:: Material provided ::
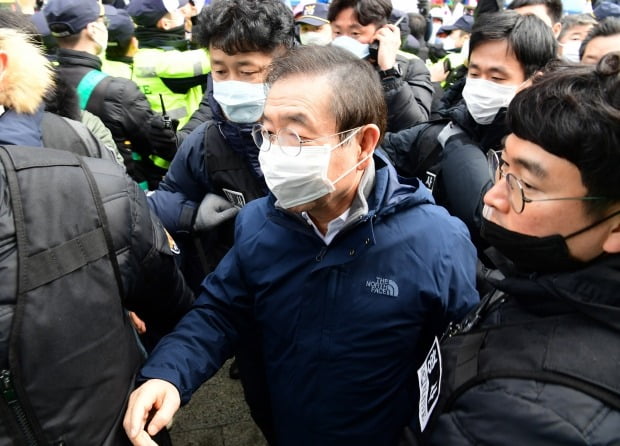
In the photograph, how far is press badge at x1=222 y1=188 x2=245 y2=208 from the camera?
91.7 inches

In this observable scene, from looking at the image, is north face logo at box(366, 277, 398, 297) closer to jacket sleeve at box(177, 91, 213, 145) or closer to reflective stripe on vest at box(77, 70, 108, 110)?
jacket sleeve at box(177, 91, 213, 145)

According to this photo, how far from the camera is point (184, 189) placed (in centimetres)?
246

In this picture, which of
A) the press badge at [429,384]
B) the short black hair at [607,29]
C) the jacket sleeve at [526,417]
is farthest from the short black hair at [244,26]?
the short black hair at [607,29]

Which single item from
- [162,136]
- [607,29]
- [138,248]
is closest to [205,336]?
[138,248]

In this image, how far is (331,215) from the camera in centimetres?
162

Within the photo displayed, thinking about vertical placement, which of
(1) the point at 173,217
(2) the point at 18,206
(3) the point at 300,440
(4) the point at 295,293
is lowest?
(3) the point at 300,440

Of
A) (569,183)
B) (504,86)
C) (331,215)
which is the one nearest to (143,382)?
(331,215)

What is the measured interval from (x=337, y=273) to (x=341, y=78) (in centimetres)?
60

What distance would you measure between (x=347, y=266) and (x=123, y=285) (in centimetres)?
65

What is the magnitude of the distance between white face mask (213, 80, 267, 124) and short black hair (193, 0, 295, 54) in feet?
0.51

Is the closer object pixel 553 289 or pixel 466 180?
pixel 553 289

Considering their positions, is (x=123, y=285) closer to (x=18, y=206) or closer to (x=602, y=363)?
(x=18, y=206)

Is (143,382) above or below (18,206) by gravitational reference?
below

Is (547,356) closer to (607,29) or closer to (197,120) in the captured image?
(197,120)
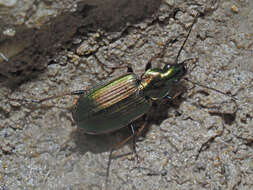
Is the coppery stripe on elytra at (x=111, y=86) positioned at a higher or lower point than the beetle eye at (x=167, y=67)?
lower

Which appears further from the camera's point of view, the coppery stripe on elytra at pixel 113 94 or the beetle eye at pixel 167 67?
the beetle eye at pixel 167 67

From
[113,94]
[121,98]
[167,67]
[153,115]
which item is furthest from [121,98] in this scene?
[167,67]

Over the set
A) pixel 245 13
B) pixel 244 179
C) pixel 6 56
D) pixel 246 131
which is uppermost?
pixel 245 13

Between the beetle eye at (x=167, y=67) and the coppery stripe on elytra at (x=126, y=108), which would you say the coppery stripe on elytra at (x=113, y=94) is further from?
the beetle eye at (x=167, y=67)

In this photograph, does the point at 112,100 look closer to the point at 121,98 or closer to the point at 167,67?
the point at 121,98

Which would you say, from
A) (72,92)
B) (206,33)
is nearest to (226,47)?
(206,33)

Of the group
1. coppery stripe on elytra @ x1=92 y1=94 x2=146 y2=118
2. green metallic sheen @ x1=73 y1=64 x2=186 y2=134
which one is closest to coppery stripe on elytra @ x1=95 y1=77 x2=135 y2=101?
green metallic sheen @ x1=73 y1=64 x2=186 y2=134

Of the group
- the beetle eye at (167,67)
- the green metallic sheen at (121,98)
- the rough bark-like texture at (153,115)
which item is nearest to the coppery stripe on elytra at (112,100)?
the green metallic sheen at (121,98)

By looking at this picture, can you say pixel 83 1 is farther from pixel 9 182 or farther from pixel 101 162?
pixel 9 182

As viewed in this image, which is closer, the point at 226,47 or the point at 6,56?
:::
Reproduce the records from the line containing "By looking at" up to and including the last line of the records, requests included. Scale every pixel coordinate in the answers by 1.55, rounding to whole numbers with halves rounded up.

By looking at this picture, can you say pixel 83 1 is farther from pixel 9 182 or farther from pixel 101 162?
pixel 14 282

As viewed in this image, which is closer, the point at 226,47 or the point at 6,56?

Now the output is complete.